August 07, 2014

Escaping Alaska stereotypes the Inuit

Is This Reality TV Show as Racist as It Sounds?TLC's latest series, Escaping Alaska, is being compared to Breaking Amish. This time, though, the participants are five Alaska Natives (identified as "Eskimos") who have hatched a plan to leave their families and culture to experience life in the lower 48.

Escaping Alaska already has problems: The whole setup is contrived, and depends on the premise that leaving their culture and family is (as Nuala says in the clip above) "considered treason." The show's description at the TLC website says "Leaving an Inuit community for any earthly reason is the ultimate sin, so our cast members are lying about their true intentions, telling their community that they are going on a cultural/religious mission, and thus committing the highest treason." Facebook commenters have already seized upon this premise as utterly false, saying that young Alaska Natives leave home all the time. The notion of "shunning" may have been borrowed from Breaking Amish.

We are to believe that the five met on the internet and have lied to their parents about the nature of their journeys south. The "culture shock" that will play out is a little harder to trust when we know they have the internet in their Alaskan homes. One of the young ladies wants to be an actress--an Eskimo Jennifer Lawrence, she says. These kids haven't exactly been living under a rock. They're less backward than the Amish.

But viewers are supposed to see them as backward. Their dress is supposed to be funny. Their love of seal meat is supposed to be funny. Here's a clip where one of them, Qituvituaq, or "Q," discusses how he likes to "go on adventure hikes looking for mythological creatures."


Reality Check: 'Escaping Alaska' escapes reality, but other than that, it's an OK watch

By Emily FehrenbacherI missed the first episode of “Escaping Alaska,” but recently watched the second one. In this episode, the cast arrives in San Diego. They get off the plane wearing fur parkas, which was the first indicator that this show was staged, because later in the episode they have many reasonable outfits with them for a sunny California climate.
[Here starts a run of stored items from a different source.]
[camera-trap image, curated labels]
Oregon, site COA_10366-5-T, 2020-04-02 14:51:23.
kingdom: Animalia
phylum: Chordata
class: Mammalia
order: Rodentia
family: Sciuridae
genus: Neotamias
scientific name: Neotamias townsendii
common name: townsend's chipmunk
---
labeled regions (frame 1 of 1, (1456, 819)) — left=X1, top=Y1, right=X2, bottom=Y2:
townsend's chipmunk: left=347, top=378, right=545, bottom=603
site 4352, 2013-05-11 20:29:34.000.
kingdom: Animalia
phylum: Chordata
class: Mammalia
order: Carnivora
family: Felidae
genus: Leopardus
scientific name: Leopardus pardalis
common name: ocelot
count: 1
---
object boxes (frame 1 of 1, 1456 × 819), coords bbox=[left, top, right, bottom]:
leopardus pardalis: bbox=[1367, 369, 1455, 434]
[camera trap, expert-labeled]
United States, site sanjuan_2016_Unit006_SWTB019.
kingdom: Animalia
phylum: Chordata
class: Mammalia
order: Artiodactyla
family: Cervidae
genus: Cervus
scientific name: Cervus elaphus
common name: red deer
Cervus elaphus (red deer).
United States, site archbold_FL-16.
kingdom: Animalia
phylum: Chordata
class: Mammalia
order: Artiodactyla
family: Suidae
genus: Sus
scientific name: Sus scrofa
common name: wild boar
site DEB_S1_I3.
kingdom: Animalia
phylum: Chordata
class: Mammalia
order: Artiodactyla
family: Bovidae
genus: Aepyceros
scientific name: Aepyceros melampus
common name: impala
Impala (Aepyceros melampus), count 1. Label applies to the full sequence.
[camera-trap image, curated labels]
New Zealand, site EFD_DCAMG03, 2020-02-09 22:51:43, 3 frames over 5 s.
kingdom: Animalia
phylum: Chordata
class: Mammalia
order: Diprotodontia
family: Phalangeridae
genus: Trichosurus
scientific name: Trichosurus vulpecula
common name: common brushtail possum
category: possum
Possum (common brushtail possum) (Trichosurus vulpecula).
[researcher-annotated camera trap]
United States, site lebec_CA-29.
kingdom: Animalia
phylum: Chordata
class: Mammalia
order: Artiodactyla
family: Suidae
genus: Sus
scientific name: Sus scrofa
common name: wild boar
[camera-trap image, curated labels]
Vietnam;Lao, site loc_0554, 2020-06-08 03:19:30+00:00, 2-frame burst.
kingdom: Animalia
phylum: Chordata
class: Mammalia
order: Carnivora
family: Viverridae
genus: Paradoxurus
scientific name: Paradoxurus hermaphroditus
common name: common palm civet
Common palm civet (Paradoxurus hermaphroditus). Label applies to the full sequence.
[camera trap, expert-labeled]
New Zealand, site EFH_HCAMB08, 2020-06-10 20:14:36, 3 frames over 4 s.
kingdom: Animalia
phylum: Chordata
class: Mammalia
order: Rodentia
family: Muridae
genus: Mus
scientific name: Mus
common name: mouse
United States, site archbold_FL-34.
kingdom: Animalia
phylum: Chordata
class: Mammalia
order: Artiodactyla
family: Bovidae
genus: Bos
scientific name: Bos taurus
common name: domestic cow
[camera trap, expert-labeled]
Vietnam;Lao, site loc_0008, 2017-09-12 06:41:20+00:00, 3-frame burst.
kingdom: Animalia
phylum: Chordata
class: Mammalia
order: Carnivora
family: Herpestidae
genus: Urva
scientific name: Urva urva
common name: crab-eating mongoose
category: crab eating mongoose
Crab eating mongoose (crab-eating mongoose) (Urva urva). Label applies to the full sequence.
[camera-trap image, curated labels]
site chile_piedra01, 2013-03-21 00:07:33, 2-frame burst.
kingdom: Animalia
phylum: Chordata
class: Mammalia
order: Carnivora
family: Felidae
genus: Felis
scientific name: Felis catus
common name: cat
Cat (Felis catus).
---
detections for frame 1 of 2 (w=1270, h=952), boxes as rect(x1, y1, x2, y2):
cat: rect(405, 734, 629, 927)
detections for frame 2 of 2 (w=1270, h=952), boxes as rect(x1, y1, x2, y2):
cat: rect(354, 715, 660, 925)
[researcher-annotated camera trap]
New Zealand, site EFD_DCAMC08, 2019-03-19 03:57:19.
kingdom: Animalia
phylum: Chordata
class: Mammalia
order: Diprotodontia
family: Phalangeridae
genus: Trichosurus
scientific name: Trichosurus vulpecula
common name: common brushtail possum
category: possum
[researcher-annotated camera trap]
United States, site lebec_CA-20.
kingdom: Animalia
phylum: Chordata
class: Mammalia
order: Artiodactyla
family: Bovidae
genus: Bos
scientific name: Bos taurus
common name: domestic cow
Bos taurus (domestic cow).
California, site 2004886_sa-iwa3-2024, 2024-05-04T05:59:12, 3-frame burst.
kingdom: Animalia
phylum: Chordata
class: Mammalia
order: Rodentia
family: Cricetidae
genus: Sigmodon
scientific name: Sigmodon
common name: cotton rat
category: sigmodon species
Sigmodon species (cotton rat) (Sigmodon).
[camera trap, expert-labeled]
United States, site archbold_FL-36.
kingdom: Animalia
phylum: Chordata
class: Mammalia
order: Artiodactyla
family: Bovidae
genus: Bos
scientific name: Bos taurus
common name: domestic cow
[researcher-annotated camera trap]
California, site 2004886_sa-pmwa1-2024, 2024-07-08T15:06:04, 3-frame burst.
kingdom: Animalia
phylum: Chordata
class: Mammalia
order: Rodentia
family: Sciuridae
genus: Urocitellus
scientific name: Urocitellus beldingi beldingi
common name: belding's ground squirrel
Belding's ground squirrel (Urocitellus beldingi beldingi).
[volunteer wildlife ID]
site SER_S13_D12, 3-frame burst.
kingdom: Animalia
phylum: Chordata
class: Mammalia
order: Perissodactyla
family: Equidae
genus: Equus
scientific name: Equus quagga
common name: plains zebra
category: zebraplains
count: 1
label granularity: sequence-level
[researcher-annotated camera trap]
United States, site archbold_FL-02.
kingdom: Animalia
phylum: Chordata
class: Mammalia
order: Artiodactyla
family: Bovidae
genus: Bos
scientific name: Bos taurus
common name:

The cast later goes on a whale watching cruise, and a random, already-mic’d, horrible “stranger” approaches them. As they tell this woman about whaling and subsistence culture, she responds with complete disgust and ends up storming away. One of the two gentlemen in the cast follows her and they end up going on a date that night. I was so confused. I rewound to see if I had missed something. But I had not. In the real world you don’t end up asking out people who tell you that your way life is repulsive.

Here’s the thing: I don’t want to be the reality police. If we are judging the show on its entertainment value and not taking into account how accurately it portrays Alaska Native culture, the real-life online acting resumes of the people in it and some of the questionable filming locations, the show is totally watchable.

I found the five characters to be likable, regardless of their fabricated story arcs. One girl, Tamara from Noorvik, brings a poster of her idol, Jennifer Lawrence, and a pillow with a picture of her crush, Prince Harry, on her journey. Which is just adorable. And I will never be someone who badmouths a good fish-out-of-water storyline, especially when it involves a boyfriend back home (Mary from Tanana) and some good partying in the streets (during Mardi Gras).

But the show is also treading lightly on big, often wrenching issues--including the challenges facing rural Alaska Native young people as they make their way in the world and the disappearance of villages and traditional ways of life. In the end, it’s hard not to be the reality police when the subject matter is very real to many Alaskans.
Comment:  Let me see if I have Fehrenbacher's position straight. She's saying we should ignore the fact that 200 years of entertainment--from novels and plays to movies and TV shows--have taught us everything we know about Natives. We should ignore that Escaping Alaska will be most people's only exposure to Inuit people and culture.

When we ignore Escaping Alaska's stereotypes and the proven harm of stereotyping, she says, we can view the show as pure entertainment. And in that context--where you completely blind yourself to the real-world consequences--the show can be enjoyable.

Similarly, if you ignore the ongoing violence against Native women, you can enjoy a comedy about them as shrewish "squaws" who deserve a smack. If you ignore the hundreds or thousands of Native deaths, you can enjoy a comedy about Trail of Tears or Wounded Knee. It's all about overlooking the bad and focusing on the good.

Great argument, Emily! Do you have any other ridiculous rationales for excusing and enjoying racism?